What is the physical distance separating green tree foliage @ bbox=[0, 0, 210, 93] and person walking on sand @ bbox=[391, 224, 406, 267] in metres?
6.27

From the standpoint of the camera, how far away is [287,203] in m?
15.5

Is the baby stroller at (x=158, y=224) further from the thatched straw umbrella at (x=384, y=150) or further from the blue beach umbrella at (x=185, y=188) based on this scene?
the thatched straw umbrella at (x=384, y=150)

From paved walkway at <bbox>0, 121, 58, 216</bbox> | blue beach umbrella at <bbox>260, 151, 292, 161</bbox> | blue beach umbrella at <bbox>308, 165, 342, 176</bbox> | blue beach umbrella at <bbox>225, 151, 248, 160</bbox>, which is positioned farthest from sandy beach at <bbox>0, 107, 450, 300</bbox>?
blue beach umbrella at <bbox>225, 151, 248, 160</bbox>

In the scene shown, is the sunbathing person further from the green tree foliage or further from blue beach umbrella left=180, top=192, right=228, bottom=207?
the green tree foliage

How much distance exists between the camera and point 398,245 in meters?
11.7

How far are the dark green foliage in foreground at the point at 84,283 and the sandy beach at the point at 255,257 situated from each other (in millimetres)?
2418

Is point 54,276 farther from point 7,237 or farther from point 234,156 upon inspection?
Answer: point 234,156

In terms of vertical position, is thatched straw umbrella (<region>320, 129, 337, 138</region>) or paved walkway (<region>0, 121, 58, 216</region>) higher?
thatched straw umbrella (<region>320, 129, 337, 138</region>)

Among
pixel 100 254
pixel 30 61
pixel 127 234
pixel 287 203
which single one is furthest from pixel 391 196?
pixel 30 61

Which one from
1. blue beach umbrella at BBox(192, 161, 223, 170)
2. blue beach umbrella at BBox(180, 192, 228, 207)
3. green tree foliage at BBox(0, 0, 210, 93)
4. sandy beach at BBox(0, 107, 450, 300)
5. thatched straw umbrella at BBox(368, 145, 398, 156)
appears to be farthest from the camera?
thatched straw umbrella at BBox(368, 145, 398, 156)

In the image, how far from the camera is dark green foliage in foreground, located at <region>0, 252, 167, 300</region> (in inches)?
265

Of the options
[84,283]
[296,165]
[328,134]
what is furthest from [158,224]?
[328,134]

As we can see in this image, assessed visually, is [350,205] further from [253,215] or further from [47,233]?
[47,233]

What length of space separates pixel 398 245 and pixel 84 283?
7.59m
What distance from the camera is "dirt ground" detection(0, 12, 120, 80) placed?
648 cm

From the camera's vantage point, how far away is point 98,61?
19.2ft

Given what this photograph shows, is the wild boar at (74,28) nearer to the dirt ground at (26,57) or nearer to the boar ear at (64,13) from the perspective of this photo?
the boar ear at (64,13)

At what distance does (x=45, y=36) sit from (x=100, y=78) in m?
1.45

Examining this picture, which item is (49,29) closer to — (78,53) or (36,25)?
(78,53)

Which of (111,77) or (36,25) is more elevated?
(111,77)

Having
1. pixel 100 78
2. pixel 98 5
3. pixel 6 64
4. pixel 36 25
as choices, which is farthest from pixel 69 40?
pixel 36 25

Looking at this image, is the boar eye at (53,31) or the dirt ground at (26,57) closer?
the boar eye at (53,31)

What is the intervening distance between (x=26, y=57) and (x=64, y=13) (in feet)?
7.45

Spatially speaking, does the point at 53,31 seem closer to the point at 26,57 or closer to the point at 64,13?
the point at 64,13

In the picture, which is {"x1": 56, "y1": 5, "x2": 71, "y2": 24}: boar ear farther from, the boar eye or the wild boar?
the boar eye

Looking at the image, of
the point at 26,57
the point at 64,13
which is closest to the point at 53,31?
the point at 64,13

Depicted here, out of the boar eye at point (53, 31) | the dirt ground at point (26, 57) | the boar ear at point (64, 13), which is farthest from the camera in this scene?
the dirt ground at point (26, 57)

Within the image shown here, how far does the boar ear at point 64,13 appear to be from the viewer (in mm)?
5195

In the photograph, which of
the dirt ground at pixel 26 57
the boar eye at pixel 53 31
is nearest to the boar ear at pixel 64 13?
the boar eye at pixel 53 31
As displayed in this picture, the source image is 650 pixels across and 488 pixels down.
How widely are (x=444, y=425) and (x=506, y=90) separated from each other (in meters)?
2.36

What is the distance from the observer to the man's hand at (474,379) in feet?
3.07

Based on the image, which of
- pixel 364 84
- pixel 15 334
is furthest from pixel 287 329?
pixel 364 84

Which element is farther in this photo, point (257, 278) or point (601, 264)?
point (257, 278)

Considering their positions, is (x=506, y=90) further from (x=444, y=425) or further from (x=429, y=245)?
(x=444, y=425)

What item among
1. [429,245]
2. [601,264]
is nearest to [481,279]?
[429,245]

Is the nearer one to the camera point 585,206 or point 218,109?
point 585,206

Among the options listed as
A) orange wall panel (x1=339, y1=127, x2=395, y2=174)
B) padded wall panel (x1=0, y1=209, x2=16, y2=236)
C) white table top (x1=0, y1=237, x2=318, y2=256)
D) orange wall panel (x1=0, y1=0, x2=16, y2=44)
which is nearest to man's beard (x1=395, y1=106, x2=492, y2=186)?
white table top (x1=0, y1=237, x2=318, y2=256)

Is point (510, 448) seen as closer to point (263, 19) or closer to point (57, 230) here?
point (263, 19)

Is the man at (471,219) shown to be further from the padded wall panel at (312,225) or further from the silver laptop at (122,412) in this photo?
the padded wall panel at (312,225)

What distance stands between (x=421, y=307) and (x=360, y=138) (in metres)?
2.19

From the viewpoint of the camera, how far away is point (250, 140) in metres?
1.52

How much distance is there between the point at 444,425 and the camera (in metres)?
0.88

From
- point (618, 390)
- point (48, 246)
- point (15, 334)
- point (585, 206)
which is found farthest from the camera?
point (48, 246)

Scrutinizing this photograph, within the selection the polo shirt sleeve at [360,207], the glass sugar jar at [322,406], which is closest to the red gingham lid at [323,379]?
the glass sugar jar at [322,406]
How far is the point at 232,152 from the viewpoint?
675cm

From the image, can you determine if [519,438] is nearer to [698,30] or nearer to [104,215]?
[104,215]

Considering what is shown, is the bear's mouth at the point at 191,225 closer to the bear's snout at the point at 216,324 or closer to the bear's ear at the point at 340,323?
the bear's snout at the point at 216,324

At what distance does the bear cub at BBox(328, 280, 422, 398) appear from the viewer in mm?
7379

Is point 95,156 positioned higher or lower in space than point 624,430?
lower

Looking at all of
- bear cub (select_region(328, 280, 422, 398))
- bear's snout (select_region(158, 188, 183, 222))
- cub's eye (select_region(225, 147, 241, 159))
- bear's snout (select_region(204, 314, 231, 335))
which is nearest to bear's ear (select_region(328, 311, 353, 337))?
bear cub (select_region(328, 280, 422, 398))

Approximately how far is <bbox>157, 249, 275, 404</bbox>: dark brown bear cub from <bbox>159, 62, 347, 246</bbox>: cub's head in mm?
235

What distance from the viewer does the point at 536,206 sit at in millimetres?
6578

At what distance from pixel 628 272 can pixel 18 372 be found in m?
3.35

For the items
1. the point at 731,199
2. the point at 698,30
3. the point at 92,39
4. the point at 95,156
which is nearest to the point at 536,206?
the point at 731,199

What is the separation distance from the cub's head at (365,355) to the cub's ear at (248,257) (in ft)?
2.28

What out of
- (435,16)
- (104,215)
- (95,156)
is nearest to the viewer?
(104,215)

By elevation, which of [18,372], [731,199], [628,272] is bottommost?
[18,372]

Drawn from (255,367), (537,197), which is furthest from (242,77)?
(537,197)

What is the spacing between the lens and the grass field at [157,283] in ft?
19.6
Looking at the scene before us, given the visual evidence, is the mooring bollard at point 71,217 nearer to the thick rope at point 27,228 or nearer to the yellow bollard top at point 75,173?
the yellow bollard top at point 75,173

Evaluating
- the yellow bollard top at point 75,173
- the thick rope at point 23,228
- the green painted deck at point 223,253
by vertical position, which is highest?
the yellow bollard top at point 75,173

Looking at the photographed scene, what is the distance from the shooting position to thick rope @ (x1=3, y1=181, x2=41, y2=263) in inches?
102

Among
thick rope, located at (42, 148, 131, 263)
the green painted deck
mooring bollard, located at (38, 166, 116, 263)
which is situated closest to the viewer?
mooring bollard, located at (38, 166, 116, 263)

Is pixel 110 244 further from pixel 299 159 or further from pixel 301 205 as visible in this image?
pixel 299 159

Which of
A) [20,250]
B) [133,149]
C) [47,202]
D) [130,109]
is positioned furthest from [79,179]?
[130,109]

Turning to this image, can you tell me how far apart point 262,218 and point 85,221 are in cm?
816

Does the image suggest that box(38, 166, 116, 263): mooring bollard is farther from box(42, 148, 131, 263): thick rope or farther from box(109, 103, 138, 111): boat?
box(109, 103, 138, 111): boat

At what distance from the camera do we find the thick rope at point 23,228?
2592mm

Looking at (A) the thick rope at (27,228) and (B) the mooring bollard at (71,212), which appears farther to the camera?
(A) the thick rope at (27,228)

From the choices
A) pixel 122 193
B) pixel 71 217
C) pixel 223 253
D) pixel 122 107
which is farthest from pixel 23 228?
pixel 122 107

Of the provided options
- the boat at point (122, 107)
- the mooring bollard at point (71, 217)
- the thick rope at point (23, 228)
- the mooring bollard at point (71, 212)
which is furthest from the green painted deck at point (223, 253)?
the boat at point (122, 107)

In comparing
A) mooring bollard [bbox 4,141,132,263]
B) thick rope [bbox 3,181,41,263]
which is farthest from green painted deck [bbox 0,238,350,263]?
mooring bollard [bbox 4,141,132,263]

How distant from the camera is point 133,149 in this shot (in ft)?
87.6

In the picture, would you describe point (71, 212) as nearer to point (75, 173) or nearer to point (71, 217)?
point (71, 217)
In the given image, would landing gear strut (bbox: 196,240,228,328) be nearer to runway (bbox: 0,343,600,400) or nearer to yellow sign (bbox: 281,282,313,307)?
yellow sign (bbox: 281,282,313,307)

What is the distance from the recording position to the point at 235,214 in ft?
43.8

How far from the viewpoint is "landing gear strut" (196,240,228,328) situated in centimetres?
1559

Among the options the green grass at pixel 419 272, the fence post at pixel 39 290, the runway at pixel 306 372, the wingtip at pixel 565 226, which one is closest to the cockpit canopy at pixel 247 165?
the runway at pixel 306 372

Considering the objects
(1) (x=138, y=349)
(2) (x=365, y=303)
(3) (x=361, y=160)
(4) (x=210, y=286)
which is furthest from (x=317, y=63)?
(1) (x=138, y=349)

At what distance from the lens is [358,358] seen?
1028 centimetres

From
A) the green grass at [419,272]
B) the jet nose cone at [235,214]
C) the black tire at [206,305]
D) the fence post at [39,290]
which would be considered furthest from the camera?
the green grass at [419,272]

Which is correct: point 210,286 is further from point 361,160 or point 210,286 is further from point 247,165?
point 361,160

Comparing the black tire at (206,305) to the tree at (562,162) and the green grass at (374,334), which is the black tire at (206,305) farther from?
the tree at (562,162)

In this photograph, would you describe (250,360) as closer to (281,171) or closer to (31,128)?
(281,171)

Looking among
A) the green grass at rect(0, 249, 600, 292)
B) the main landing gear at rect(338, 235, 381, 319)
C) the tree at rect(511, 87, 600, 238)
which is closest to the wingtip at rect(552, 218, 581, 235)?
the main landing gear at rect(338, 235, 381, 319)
++++++++++
What needs to be done:
Rewrite the material from the line with "Considering the objects" through the end, replacing "black tire" with "dark tire" and leaving everything else unchanged.

Task result:
Considering the objects
(1) (x=138, y=349)
(2) (x=365, y=303)
(3) (x=361, y=160)
(4) (x=210, y=286)
which is furthest from (x=317, y=63)?
(1) (x=138, y=349)

At what distance from the lens is [358,358] seen?
1028 centimetres

From
A) the green grass at [419,272]
B) the jet nose cone at [235,214]
C) the dark tire at [206,305]
D) the fence post at [39,290]
which would be considered furthest from the camera?
the green grass at [419,272]

Which is correct: point 210,286 is further from point 361,160 or point 210,286 is further from point 247,165?
point 361,160

Comparing the dark tire at (206,305) to the tree at (562,162) and the green grass at (374,334), which is the dark tire at (206,305) farther from?
the tree at (562,162)

In this photograph, would you describe (250,360) as closer to (281,171) or closer to (31,128)?
(281,171)

Looking among
A) the green grass at rect(0, 249, 600, 292)
B) the main landing gear at rect(338, 235, 381, 319)
C) the tree at rect(511, 87, 600, 238)
which is closest to the wingtip at rect(552, 218, 581, 235)?
the main landing gear at rect(338, 235, 381, 319)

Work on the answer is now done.